- [ACTIVITY LIST]:
1 - According to the First World War passage, in what year was India Gate built?
2 - From the First World War passage, print everything from "Back in India, however, the" down to "all in India.".
3 - List the four places named in the First World War passage where 3,000 bell towers will ring on Armistice Day.

- [SOURCE DOCUMENT]:
>>>

This year marks the centenary of the conclusion of the First World War – the Armistice on 11/11, at 11.11 am, ending four years of carnage that had begun in 1914 when the “guns of August” first boomed across the European continent. Across the world, commemorations of this historic event have already begun or are in the process of taking place, particularly for the anniversary of Armistice Day (November 11), where bells will be rung all across continental Europe, and in particular, 3,000 bell towers in England, Scotland, Wales and Northern Ireland, to honour those who gave their lives in the Great War, “the war to end all wars.”
Back in India, however, the silence and muted commemorations, if at all, are likely to echo as piercingly as the bells that will toll in Europe.
In due fairness, this is not particularly new or surprising. After all, when the world commemorated the 50th anniversary of the culmination of the First World War in 1964, there was scarcely a mention of India’s soldiers anywhere, least of all in India.
But India’s absence from the commemorations, as well as its failure to honour the dead, was not a surprise. Nor was the lack of First World War memorials in the country: the general feeling was that India, freshly freed from the imperial yoke, was ashamed of its soldiers’ participation in a colonial war and saw nothing to celebrate.
The British, on the other hand, were unabashed. They commemorated the war by constructing the triumphal arch known as India Gate in New Delhi. Built in 1931, India Gate is a popular monument, visited by hundreds daily, few of whom have any idea that it commemorates the Indian soldiers who lost their lives fighting in the war. Indeed, historical amnesia about the First World War is pervasive across India.
It is now well known that though the war undoubtedly took the flower of Europe’s youth to their premature graves, it also involved soldiers from faraway lands who had little to do with Europe’s bitter traditional hatred.
Part of the reason is precisely that they were not fighting for their own country. The soldiers were all volunteers: soldiering was their profession. They served the very British Empire that was oppressing their own people back home.
Mahatma Gandhi, who returned to his homeland for good from South Africa in January 1915, supported the war, as he had supported the British in the Boer War. India was wrecked by high taxation – and the high inflation accompanying it – to support the war, while the disruption of trade caused by the conflict led to widespread economic losses. All this while the country was reeling from a raging infuenza pandemic – the 1918-’19 Spanish flu was the most devastating in history, with estimates of global mortality ranging from 20 to 50 million, and the focal point of the pandemic was India, with an estimated death toll of between 10 and 20 million. Poverty, disease and suffering all worsened in India during these years.

<<<

Stored data entries
>>>

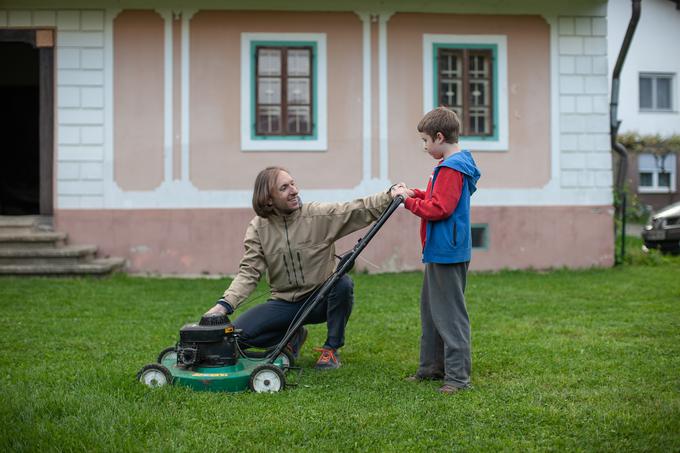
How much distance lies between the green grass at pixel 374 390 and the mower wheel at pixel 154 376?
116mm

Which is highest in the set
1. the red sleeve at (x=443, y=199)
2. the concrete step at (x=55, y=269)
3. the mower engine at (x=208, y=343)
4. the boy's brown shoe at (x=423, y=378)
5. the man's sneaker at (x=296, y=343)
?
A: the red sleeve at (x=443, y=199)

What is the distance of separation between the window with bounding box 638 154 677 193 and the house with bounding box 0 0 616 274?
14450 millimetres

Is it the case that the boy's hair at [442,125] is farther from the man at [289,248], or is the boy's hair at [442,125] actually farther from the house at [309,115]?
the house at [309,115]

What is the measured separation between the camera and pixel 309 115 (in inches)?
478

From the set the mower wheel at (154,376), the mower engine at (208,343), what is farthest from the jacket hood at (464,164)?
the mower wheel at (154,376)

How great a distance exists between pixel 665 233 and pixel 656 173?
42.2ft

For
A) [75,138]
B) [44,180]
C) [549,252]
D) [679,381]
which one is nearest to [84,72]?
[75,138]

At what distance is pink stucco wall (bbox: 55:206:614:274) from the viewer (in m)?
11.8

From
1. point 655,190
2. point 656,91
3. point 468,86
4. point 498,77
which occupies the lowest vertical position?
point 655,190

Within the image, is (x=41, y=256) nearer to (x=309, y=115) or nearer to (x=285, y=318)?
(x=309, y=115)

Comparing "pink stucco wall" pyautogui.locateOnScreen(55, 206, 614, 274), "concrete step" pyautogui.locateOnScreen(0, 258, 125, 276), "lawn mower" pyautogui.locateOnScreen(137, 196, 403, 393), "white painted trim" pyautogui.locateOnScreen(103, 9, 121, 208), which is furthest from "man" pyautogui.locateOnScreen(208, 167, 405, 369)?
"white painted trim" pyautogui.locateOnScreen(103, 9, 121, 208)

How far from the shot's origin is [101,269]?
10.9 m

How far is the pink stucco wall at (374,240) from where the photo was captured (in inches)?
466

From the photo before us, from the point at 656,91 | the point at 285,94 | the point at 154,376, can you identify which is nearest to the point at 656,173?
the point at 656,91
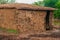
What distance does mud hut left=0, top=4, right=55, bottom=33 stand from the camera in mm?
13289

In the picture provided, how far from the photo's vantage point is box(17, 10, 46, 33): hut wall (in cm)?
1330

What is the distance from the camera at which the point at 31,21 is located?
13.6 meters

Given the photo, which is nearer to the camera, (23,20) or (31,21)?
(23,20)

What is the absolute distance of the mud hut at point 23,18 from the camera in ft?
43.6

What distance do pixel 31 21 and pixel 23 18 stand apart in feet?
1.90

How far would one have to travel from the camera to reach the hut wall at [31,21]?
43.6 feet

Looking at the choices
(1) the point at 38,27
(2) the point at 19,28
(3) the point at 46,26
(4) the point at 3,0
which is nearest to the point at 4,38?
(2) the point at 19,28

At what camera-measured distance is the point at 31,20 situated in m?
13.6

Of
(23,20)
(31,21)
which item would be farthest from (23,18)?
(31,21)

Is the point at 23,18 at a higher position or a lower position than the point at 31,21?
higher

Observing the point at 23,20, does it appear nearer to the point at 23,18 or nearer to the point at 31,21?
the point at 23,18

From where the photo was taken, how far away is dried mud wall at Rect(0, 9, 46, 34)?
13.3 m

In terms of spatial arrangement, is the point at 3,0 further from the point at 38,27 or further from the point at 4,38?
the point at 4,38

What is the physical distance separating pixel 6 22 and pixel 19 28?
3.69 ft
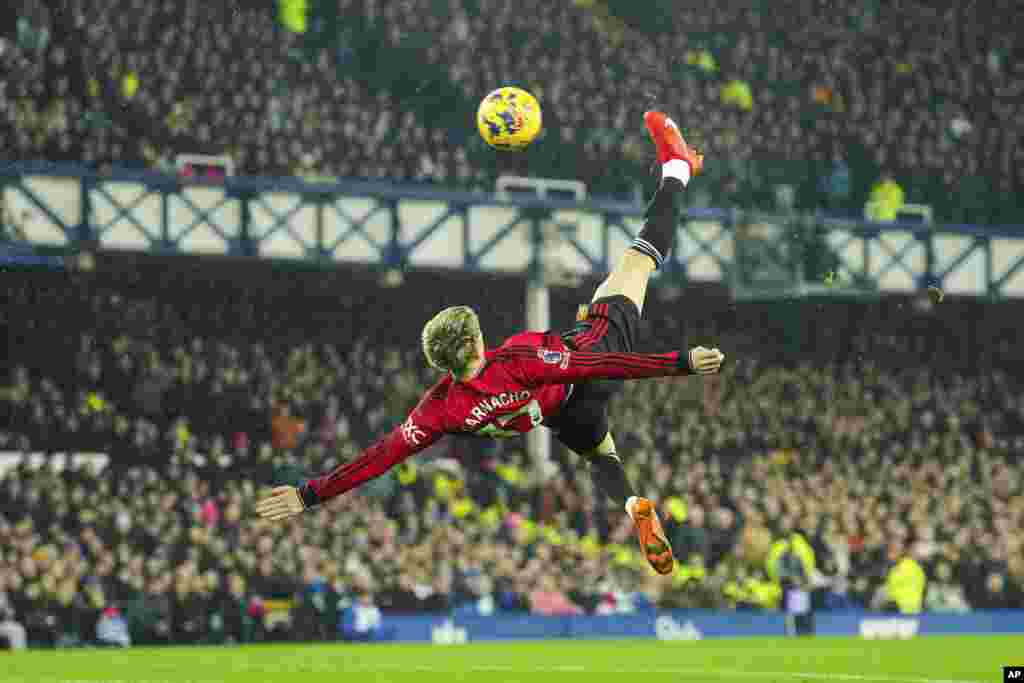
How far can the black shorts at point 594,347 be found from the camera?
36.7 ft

<<<
>>>

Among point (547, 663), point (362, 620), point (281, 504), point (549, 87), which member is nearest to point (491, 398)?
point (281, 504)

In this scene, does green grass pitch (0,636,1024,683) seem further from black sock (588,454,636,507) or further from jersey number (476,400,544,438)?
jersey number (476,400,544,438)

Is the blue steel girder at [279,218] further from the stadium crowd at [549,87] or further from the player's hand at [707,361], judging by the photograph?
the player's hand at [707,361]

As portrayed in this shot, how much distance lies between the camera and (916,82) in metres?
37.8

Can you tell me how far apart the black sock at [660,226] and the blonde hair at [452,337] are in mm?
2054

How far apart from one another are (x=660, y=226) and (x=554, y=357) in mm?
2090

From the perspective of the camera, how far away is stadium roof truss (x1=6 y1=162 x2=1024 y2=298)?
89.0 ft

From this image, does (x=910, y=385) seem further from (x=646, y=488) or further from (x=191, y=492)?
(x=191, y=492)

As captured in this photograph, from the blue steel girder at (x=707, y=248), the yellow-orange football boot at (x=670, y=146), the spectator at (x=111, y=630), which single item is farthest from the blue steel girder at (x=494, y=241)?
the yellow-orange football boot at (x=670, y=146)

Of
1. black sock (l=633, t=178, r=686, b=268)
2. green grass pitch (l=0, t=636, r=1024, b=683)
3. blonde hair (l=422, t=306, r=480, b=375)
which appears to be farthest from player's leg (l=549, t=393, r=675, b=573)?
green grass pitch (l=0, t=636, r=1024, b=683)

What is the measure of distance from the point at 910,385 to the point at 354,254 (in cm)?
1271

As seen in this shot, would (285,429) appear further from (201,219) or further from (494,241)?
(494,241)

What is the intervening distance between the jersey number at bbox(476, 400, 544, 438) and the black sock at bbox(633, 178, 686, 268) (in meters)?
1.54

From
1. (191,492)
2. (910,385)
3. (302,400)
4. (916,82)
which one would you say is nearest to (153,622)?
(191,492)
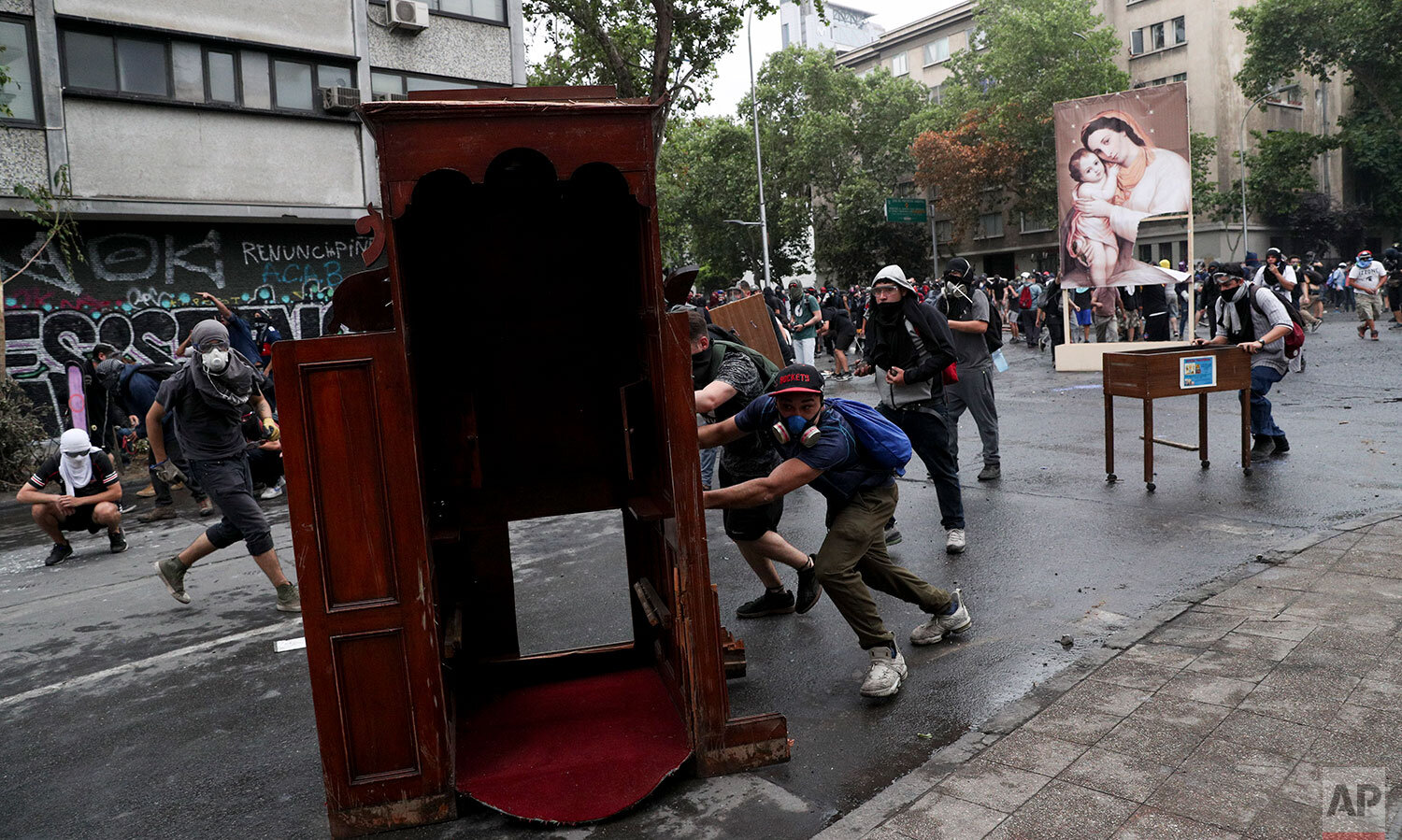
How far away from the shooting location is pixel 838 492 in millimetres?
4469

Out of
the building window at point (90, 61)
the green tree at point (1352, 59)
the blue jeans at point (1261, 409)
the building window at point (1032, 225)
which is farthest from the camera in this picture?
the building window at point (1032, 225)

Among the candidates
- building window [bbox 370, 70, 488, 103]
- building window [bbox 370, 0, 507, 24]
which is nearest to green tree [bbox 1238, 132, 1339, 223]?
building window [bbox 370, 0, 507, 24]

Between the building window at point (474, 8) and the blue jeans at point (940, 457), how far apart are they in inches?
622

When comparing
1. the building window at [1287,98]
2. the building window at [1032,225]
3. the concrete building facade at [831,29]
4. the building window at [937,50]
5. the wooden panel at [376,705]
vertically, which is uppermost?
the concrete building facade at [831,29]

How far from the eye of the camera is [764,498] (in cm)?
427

<<<

- [TASK RESPONSES]:
1 - 1931

2 -
Back in India, however, the silence and muted commemorations, if at all, are likely to echo as piercingly as the bells that will toll in Europe.
In due fairness, this is not particularly new or surprising. After all, when the world commemorated the 50th anniversary of the culmination of the First World War in 1964, there was scarcely a mention of India’s soldiers anywhere, least of all in India.

3 - England, Scotland, Wales, Northern Ireland